Son "ami" Kai West – qui conteste via son avocat, Me Thomas Vanzetto, connaître ce hacker –  est accusé par la justice française et américaine d’avoir commis une série de cyberattaques de haute complexité, contre le groupe d’hôtels Accor ou encore l’agence européenne Europol. Des données particulièrement sensibles ont été dérobées. West aurait ensuite proposé ces données volées à la vente sur Internet, notamment sur "BreachForums". Après sa garde à vue à Paris, il a été en examen pour sept infractions. Puis écroué à la prison de La Santé.

Lui et ses complices sont "soupçonnés d’avoir commis des cyberattaques d’un très haut degré de complexité technique, au préjudice de nombreuses victimes en France et à l’étranger", détaille la procureure de Paris, Laure Beccuau, dans un communiqué.

Selon des sources judiciaires jointes par BFMTV, à ce stade, Kai West dément avoir commis la moindre cyberattaque et affirme n’avoir fait que revendre en ligne des fichiers piratés par d’autres hackers. Il soutient même avoir déjà collaboré, par le passé, avec les autorités allemandes.

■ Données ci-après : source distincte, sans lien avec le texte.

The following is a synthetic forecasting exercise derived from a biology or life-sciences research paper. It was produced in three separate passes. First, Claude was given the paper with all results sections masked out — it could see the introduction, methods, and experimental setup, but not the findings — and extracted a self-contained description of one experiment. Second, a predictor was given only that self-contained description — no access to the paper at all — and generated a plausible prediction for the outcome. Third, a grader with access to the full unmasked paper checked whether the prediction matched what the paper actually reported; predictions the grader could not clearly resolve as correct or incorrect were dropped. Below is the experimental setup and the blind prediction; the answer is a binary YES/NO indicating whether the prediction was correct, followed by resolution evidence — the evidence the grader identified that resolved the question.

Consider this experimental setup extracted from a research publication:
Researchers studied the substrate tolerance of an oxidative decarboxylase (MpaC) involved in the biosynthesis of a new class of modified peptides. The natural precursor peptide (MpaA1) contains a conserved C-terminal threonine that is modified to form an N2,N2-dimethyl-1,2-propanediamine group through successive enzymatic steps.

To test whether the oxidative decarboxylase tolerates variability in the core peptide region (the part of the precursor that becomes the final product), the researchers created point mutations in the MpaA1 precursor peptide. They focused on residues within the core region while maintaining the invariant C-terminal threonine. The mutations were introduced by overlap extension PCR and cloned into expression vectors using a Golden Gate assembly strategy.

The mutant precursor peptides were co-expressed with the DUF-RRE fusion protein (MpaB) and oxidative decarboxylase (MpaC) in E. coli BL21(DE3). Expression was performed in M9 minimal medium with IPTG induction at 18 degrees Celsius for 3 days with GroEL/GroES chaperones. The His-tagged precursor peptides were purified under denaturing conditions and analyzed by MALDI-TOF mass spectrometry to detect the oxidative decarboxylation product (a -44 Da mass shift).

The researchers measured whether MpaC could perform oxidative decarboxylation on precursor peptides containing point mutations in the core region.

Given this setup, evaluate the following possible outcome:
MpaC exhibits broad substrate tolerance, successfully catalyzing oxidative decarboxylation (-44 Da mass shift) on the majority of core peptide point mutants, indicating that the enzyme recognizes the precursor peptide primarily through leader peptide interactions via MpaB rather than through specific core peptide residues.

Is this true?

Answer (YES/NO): YES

Des millions de dollars de dommages

Après l’arrestation de ses complices présumés en juin, le Département de la Justice des États-Unis (Department of Justice) a triomphé. Kai West était recherché de longue date par le FBI: "West, agissant sous le pseudonyme IntelBroker, a conspiré (…) pour dérober des données d’entreprises de télécommunication, de systèmes de santé, de fournisseurs Internet et plus de 40 autres victimes", a souligné le Department of Justice. "IntelBroker a causé des millions de dollars de dommages à des victimes autour de la planète", a aussi déclaré un procureur des États-Unis.

Selon la justice américaine, Kai West dirigeait un groupe de hackers ouvertement raciste. Une des conditions pour rejoindre l’équipe était d’être "blancs et racistes" et de "détester les agences gouvernementales", selon les termes qu’il employait sur leurs forums. Auréolé d’une réputation de hacker de génie, West indique avoir été nommé administrateur de "BreachForums" en raison de ses exploits numériques, débusquant failles de sécurité et vulnérabilités diverses sur des sites sensibles.

Selon l’acte d’accusation du FBI, lui et des hackers de BreachForums auraient "compromis les systèmes informatiques de de leurs victimes (typiquement des entreprises), exfiltré des données de ces systèmes (comme des listes de clients ou des données publicitaires) avant de vendre ces données dérobées pour leur profit".

Des paiements en cryptomonnaies

De décembre 2022 à février 2025, ils auraient cherché à vendre, à 41 reprises, des données extorqués. Kay West est accusé de s’être enrichi à hauteur de 2 millions de dollars (1,7 millions d’euros) et d’avoir causé pour plus de 25 millions de dollars de préjudices à ses victimes autour du globe (21,3 millions d’euros).

Les paiements se faisaient en cryptomonnaies. Des comptes bitcoin associés à Kai West auraient été retrouvés. West assure, lui, ne pas avoir gagné un centime. La justice américaine entend le juger entre autres pour "complot à des fins d’intrusions informatiques" et de "fraude électronique".

Un hacker si performant que, selon nos informations, des policiers spécialisés en lutte contre la cybercriminalité lui ont rendu visite en prison, pour qu’il mette ses talents au service de la justice française.

"Collaborer avec la police, il ne demande que ça", assure Thomas Vanzetto, son avocat, joint par BFMTV. Avec Me Pauline Sibois, ils se battent pour éviter son extradition vers les Etats-Unis.

"Il risque une peine d’emprisonnement qui se chiffre en centaines d’années. Il s’oppose de toute son âme à cette demande d’extradition. Le Department of Justice affiche des sommes loufoques qu’ils auraient extorquées. Mais cela est totalement faux". La justice statuera sur son extradition en février.